> Excerpt to read:
· · · ·
If you wait long enough, you may not need to learn to drive. I hope that self-driving cars become prevalent in the world to put a cork on all these drunk and distracted drivers.

I felt depressed this morning too, lying in bed thinking about all the dates I have been on, the graveyard of former acquaintances that found some fault with which they could not abide and said adieu. A part of me thinks, "Why even bother?" Indeed, I would prefer to be an system on a computer. Perhaps humans are destined to be replaced by computers, or perhaps we will end our organic existence to reside on computers.


_________________
My magical motto is Animus facit nobilem. I like to read fantasy and weird fiction. Just a few of my favorite online things: music, chess, and dungeon crawl stone soup.


ArticVixen
Tufted Titmouse
Tufted Titmouse

Joined: 14 Apr 2024
Gender: Female
Posts: 40
Location: Washington State

01 Feb 2025, 2:40 am

Gentleman Argentum wrote:
ArticVixen wrote:
I really want to have hope for 2025 but well I honestly just don't. It seems ever since 2019 my life has been a repeating cycle of depression, toxic job, getting groomed, (I am taking a break from dating for now) and family abuse.

I don't want to give up though. If I ever learn to drive, I can finally be free at last. Also, it's my ticket to get out of my sh***y job.

My all-time favorite anime "Puella Magi Madoka Magica" and "Miss Kobayashi's Dragon Maid" are receiving theatrical films and those anime in my personal opinion are masterpieces. Those franchises gave me comfort. I have collections dedicated to my favorite characters Homura Akemi and Kanna Kamui from their respective source material.

Anyways, I really want to see those movies on the big screen and that should be my motivation to learn how to drive. I'm a slow learner and honestly I haven't been caught up with my notes for the permit test yet.

I am getting back into drawing which sort of gave me meaning in my life. I took a long break from art due to art block and occupied with adulting. Now I am less fearful to "screw up" in my sketchbook and just do it. My skills are kinda rough however I am seeing some improvement here and there.

Eventually I want to learn how to code. One of my planned careers is to become a freelance web developer. This sounds stupid but I dream of having my business in Japan. I love the culture and media to the point I am trying to study Japanese despite my little free time.

Well, I guess that's all I have to say about my life and goals. I just wanted to get that off my chest. Right now I am lonely and having an early-life crisis. It feels good to write down how I feel. I really hope there is a silver lining in the future. Image


I admire Japanese anime as well, there is a lot of innovation that they offer in the "cartoon" space. I collected about a dozen top-rated anime films and plan to watch them some day.
· · · ·
> Collected data:

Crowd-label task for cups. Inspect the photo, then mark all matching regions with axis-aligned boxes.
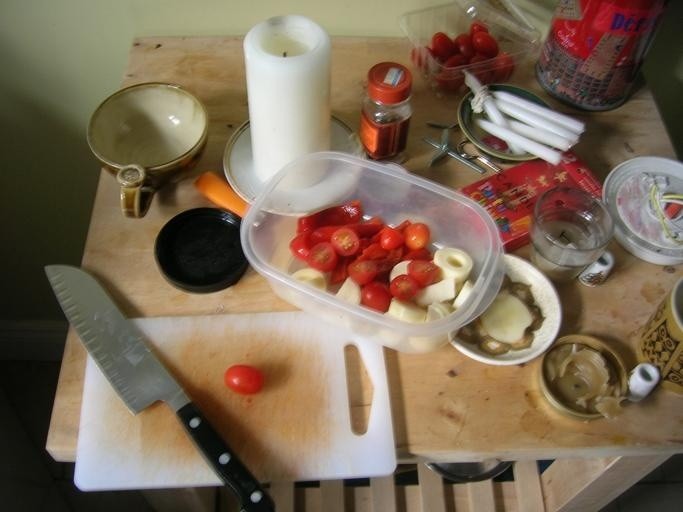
· · · ·
> Work task:
In the forum thread, which two characters does ArticVixen say she has collections dedicated to?

> Solution to this exercise:
Homura Akemi and Kanna Kamui.